— To-do item A —
In the passage on DEC's VT terminals, what do you get if you start at the words "Later, a monochrome", stop after "terminal, the VT240.", and swap "slimline" for "compact"?
— To-do item B —
In the passage on DEC's VT terminals, which terminal replaced the VT102?

— Selected passage —
-- Opening Marker --

VT: Video Terminal - The common trademarked name of Digital's
VT100 family of video terminals.
To really appreciate the significance of the VT family, we need go back
in time before the VT100 existed.
Back when mini computers were the size of 6-foot kitchen refrigerators,
Digital Equipment Corp. (DEC) made a Video Terminal (VT) called VT52.
It was designed to work with their PDP-11 mini computers and it
established a set of internal commands for programming the terminal.
This was back long before Ethernet and other alternative were available
and all DEC terminals were serial RS-232 devices.
Around 1980, DEC offered an "high performance" video terminal, the
VT100, that had advanced video features. It became the basic building
block for DEC systems like the VAX and intelligent terminal configurations
such as the PDT-11 programmable data terminals (not to be confused with
the DEC VT55 graph drawing video terminal with integral copier).
Keep in mind that these were the days of monochrome displays and monospace
type (i.e., print wheel and fixed type band printers). Graphics as we know
it today with multiple font families and adjustible type sizes/kerning did
not exist for these devices.
The VT100 features included:
* Detachable keyboard (previously molded into monitor case)
* Limited graphics and line drawing characters
* Double-wide and double-size character lines
* Alternate character attributes (blinking, double intensity [bold],
underlining)
* Split screen scrolling (if you opened more than one file with the
VAX editor, EDT)
* Supports both ANSI and VT52 command modes (for programming terminal)
* Reverse video display
* Supports either 80-character or 132-character widths (the latter was
a challenge for 20/20 vision.
Later, a monochrome graphics version, the VT102, was released and it became
the standard for do bar charts and graphs with products like Supercomp-20
spreadsheets and Datatrieve databases.
By 1983, the VT100s were being replaced with more slimline VT220 terminals
and the first-generation DECmate word processor systems and DEC Rainbow PCs
were hitting the market. The VT102 was replaced by their first color monitor
graphics terminal, the VT240.
By 1985, the newer VT320 and VT340C terminals had been introduced as a cost-
reduced alternative to the expensive VT220 and VT240 series. By then, DEC
also offered a total office automation solution for a VT, DECmate and DEC PC
environment. It was called All-In-One. But that's another story.
For many years, PC-based communications packages that offered terminal emulators
incorporated the VT100 as a bare minimum configuration. More recent products
support VT200 and VT300 series emulation which makes them graphics compatible.

-- Closing Marker --

— Available data —
-- Opening Marker --

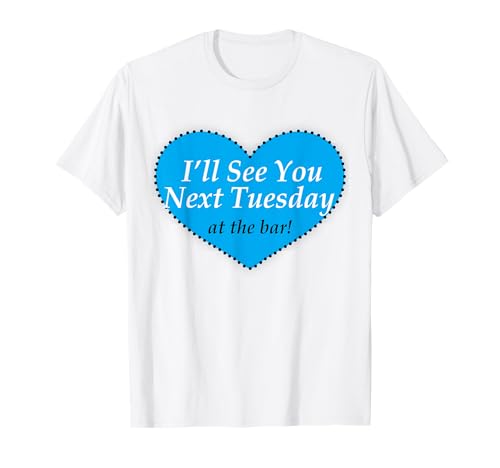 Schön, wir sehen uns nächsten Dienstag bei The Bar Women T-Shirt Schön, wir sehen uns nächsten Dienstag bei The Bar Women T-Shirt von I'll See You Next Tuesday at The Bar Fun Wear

-- Closing Marker --
-- Opening Marker --

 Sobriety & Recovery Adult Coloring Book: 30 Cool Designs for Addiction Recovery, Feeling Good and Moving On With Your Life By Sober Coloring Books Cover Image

-- Closing Marker --
-- Opening Marker --

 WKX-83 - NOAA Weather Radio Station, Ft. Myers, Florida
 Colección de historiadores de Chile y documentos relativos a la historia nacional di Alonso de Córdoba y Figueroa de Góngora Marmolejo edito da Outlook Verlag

-- Closing Marker --

— Final answer A —
Later, a monochrome graphics version, the VT102, was released and it became
the standard for do bar charts and graphs with products like Supercomp-20
spreadsheets and Datatrieve databases.
By 1983, the VT100s were being replaced with more compact VT220 terminals
and the first-generation DECmate word processor systems and DEC Rainbow PCs
were hitting the market. The VT102 was replaced by their first color monitor
graphics terminal, the VT240.

— Final answer B —
The VT240, DEC's first color monitor graphics terminal.